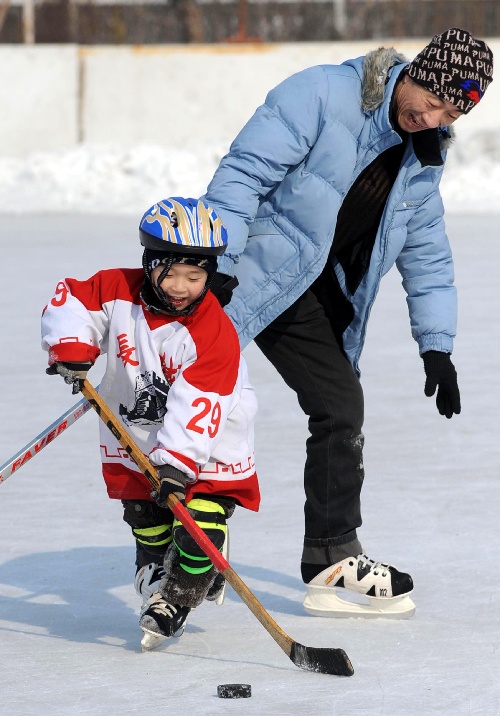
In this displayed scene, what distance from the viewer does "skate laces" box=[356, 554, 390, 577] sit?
3355mm

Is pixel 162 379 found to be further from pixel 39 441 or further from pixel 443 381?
pixel 443 381

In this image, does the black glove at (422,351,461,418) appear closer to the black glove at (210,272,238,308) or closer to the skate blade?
the black glove at (210,272,238,308)

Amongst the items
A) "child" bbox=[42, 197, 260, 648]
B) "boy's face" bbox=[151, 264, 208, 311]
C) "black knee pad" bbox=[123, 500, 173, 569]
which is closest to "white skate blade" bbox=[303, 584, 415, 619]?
"child" bbox=[42, 197, 260, 648]

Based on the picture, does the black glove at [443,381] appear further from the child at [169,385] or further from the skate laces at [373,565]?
the child at [169,385]

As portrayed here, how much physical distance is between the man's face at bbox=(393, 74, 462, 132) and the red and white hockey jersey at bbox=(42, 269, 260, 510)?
0.64 metres

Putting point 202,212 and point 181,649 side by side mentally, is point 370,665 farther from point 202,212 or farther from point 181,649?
point 202,212

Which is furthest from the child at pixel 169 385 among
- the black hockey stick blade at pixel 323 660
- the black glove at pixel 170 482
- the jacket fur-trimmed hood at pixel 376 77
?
the jacket fur-trimmed hood at pixel 376 77

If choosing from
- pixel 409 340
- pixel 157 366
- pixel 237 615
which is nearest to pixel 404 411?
pixel 409 340

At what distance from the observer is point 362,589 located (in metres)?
3.37

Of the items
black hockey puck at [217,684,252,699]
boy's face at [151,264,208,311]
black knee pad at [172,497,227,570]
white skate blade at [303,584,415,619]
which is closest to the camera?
black hockey puck at [217,684,252,699]

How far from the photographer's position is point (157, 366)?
2.87 m

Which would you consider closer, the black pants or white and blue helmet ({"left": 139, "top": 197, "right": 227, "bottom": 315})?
white and blue helmet ({"left": 139, "top": 197, "right": 227, "bottom": 315})

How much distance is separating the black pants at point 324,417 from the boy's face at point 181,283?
0.57m

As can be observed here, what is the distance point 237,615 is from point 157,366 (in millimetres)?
758
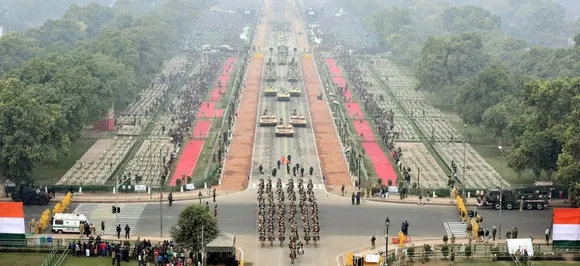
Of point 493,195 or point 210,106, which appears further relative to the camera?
point 210,106

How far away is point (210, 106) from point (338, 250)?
75.2 meters

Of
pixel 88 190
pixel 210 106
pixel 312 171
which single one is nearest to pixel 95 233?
pixel 88 190

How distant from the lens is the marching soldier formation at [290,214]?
292 feet

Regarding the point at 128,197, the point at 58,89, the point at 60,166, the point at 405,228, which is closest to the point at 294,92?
the point at 58,89

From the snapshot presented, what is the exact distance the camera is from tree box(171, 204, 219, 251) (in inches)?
3280

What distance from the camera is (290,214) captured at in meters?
96.8

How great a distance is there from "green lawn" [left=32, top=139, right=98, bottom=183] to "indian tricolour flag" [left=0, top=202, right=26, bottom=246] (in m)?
24.8

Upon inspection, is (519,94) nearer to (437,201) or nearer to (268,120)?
(268,120)

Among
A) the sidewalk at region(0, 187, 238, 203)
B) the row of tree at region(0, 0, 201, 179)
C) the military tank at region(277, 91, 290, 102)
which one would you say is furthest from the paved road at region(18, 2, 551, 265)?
the military tank at region(277, 91, 290, 102)

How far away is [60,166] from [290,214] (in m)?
33.0

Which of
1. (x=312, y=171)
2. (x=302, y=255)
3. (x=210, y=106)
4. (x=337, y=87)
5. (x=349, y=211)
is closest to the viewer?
(x=302, y=255)

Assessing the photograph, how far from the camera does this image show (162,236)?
91.5 metres

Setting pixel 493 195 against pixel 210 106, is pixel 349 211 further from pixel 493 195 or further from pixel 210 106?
pixel 210 106

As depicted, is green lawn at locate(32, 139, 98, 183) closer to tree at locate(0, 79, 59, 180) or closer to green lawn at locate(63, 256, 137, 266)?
tree at locate(0, 79, 59, 180)
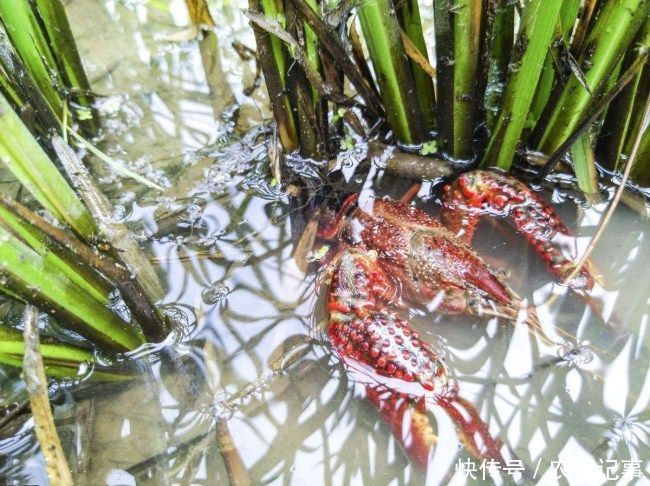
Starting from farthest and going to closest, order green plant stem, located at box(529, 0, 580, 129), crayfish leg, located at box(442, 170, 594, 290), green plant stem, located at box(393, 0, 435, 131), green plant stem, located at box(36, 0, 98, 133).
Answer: green plant stem, located at box(36, 0, 98, 133) → crayfish leg, located at box(442, 170, 594, 290) → green plant stem, located at box(393, 0, 435, 131) → green plant stem, located at box(529, 0, 580, 129)

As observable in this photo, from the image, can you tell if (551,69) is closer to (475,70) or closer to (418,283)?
(475,70)

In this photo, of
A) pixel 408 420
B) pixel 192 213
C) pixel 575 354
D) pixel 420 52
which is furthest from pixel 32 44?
pixel 575 354

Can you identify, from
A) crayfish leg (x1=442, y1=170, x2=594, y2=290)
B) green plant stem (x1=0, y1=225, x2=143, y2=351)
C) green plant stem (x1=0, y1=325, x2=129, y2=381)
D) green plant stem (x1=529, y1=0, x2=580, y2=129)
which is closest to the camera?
green plant stem (x1=0, y1=225, x2=143, y2=351)

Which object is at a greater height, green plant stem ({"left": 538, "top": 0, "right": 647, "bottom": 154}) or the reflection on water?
green plant stem ({"left": 538, "top": 0, "right": 647, "bottom": 154})

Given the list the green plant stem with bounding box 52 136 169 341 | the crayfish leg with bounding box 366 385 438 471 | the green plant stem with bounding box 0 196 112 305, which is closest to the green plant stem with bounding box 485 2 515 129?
the crayfish leg with bounding box 366 385 438 471

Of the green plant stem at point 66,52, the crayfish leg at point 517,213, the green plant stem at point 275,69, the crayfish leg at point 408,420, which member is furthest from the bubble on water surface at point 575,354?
the green plant stem at point 66,52

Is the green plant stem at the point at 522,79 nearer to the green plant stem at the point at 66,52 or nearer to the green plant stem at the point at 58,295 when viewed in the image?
the green plant stem at the point at 58,295

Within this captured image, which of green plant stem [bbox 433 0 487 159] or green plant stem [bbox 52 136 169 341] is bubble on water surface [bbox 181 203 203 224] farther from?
green plant stem [bbox 433 0 487 159]

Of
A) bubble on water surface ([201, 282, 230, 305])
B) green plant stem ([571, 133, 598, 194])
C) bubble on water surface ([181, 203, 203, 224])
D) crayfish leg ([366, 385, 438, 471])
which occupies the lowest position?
crayfish leg ([366, 385, 438, 471])
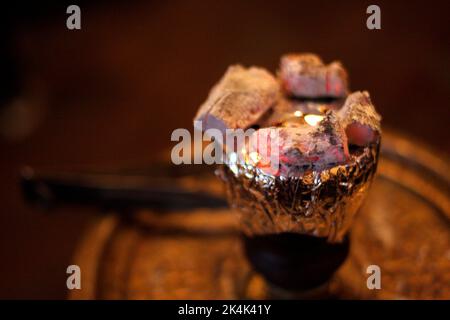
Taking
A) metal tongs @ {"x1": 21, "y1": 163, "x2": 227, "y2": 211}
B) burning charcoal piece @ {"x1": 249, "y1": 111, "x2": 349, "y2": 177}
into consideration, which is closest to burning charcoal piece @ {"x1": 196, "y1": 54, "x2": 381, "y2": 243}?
burning charcoal piece @ {"x1": 249, "y1": 111, "x2": 349, "y2": 177}

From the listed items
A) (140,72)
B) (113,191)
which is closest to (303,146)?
(113,191)

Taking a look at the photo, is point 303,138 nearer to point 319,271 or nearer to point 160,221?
point 319,271

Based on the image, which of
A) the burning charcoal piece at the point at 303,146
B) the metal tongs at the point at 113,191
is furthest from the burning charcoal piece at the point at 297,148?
the metal tongs at the point at 113,191

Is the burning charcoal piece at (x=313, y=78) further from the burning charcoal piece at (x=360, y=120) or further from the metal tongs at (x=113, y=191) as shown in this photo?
the metal tongs at (x=113, y=191)
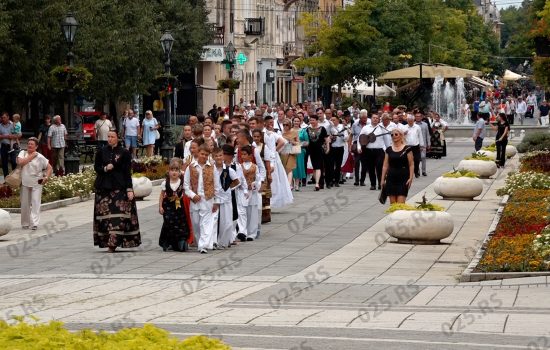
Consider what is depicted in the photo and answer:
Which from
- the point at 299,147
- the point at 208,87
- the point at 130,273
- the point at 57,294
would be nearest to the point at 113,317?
the point at 57,294

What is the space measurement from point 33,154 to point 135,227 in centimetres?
432

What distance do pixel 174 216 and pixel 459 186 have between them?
9904mm

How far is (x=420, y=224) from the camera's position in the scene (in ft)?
71.9

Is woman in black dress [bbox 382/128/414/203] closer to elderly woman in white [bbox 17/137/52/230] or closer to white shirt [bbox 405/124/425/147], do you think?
elderly woman in white [bbox 17/137/52/230]

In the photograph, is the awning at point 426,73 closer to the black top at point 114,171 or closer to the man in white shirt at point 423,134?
the man in white shirt at point 423,134

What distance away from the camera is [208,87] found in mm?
81750

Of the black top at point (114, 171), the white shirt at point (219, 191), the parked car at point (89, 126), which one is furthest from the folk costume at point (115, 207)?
the parked car at point (89, 126)

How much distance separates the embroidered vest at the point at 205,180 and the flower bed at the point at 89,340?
12.6 metres

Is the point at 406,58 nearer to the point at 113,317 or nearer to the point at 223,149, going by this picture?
the point at 223,149

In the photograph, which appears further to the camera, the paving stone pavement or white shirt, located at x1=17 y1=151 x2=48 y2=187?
white shirt, located at x1=17 y1=151 x2=48 y2=187

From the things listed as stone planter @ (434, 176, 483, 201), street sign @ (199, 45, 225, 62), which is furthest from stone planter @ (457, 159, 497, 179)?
street sign @ (199, 45, 225, 62)

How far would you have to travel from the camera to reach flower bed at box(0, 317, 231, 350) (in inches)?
330

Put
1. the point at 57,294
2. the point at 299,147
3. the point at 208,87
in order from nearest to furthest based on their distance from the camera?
the point at 57,294 < the point at 299,147 < the point at 208,87

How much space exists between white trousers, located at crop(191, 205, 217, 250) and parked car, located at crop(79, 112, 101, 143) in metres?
30.3
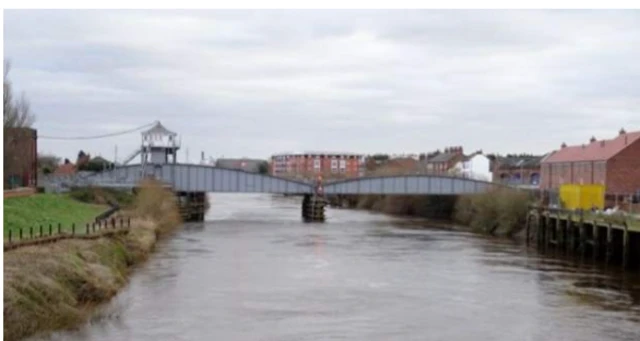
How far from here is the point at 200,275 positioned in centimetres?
3253

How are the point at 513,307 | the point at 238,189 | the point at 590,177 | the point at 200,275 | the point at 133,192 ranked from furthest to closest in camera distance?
the point at 238,189
the point at 133,192
the point at 590,177
the point at 200,275
the point at 513,307

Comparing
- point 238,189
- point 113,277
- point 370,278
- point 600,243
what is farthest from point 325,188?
point 113,277

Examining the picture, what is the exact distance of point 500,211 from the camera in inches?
2454

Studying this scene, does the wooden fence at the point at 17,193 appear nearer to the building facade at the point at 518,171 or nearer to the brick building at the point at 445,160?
the building facade at the point at 518,171

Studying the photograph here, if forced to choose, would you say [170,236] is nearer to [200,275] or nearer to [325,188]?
[200,275]

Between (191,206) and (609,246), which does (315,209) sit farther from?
A: (609,246)

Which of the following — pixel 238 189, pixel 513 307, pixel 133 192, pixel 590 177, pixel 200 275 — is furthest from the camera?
pixel 238 189

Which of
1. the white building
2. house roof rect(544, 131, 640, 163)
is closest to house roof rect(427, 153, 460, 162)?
the white building

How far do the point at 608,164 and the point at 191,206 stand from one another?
32.5 m

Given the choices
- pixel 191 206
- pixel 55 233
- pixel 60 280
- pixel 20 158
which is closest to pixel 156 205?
pixel 20 158

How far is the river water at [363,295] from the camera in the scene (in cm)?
2216

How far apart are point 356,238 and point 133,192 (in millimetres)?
22537

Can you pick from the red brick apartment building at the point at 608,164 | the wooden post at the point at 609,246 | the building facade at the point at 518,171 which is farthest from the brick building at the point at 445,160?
the wooden post at the point at 609,246

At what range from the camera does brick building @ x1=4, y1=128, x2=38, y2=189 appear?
170 feet
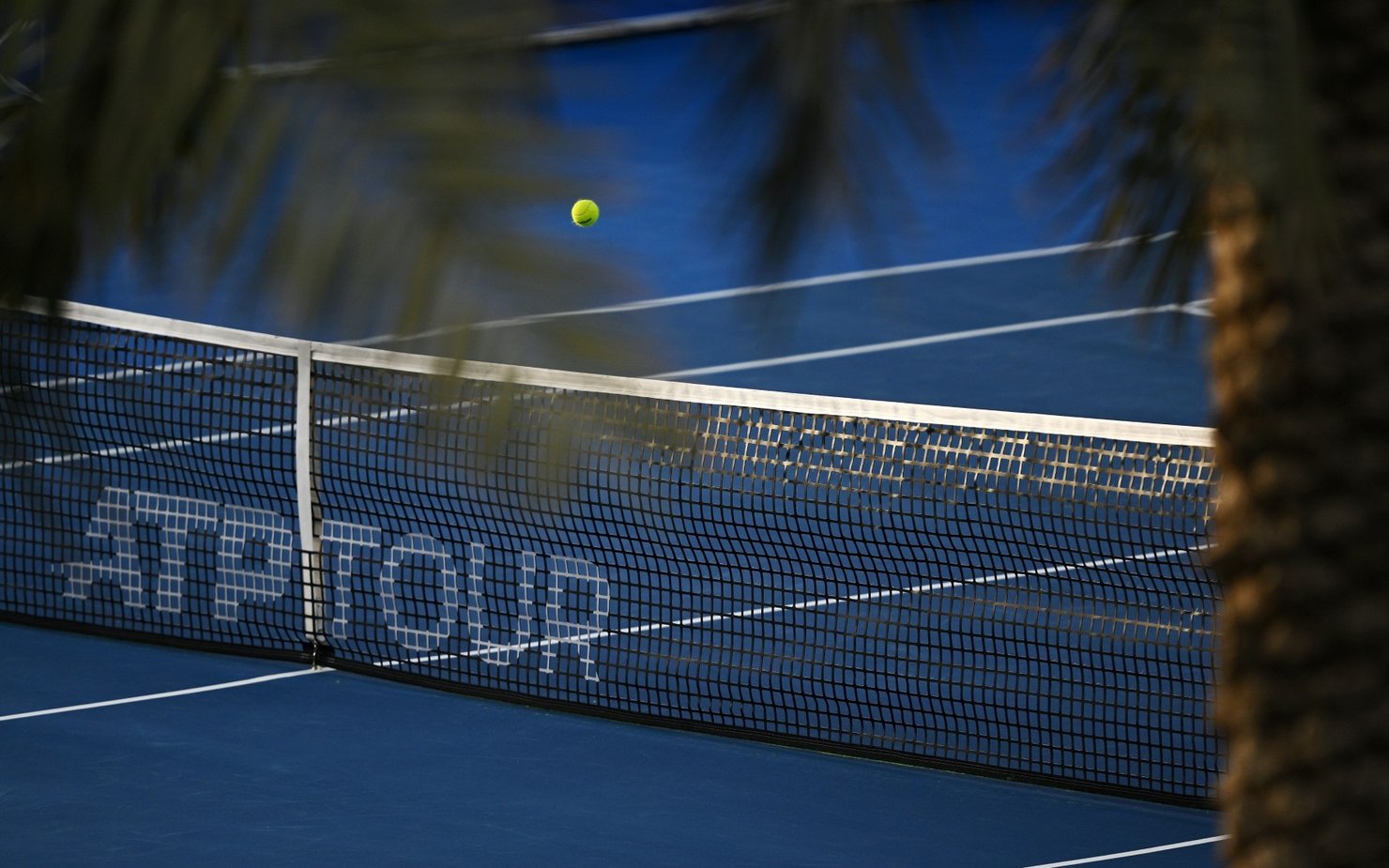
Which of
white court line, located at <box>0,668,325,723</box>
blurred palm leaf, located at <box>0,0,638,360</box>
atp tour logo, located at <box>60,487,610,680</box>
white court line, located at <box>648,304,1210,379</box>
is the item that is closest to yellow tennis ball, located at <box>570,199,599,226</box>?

## Required work
Take the records above from the line with "Which of the" down to their last line and please copy those lines exactly, without the pictures.

## Response
Which of the following — pixel 238 189, pixel 513 307, pixel 133 192, pixel 590 177, pixel 200 275 — is furthest from the camera?
pixel 238 189

Which of
1. the white building
2. house roof rect(544, 131, 640, 163)
is closest to house roof rect(427, 153, 460, 162)?
the white building

How far do the point at 608,164 and the point at 191,206 stand from one another?
32.5 m

Given the choices
- pixel 191 206
- pixel 55 233
- pixel 60 280
- pixel 20 158
which is closest to pixel 156 205?
pixel 20 158

How far is the river water at [363,295] from the camera in the scene (in cm)?
2216

How far apart are point 356,238 and point 133,192 (in millimetres)?
22537

Can you pick from the red brick apartment building at the point at 608,164 | the wooden post at the point at 609,246 | the building facade at the point at 518,171 which is farthest from the brick building at the point at 445,160?
the wooden post at the point at 609,246

At what range from the camera does brick building @ x1=4, y1=128, x2=38, y2=189 appear?
170 feet
Which of
white court line, located at <box>0,668,325,723</box>
blurred palm leaf, located at <box>0,0,638,360</box>
atp tour logo, located at <box>60,487,610,680</box>
white court line, located at <box>648,304,1210,379</box>
is the item that is closest to yellow tennis ball, located at <box>570,199,599,226</box>?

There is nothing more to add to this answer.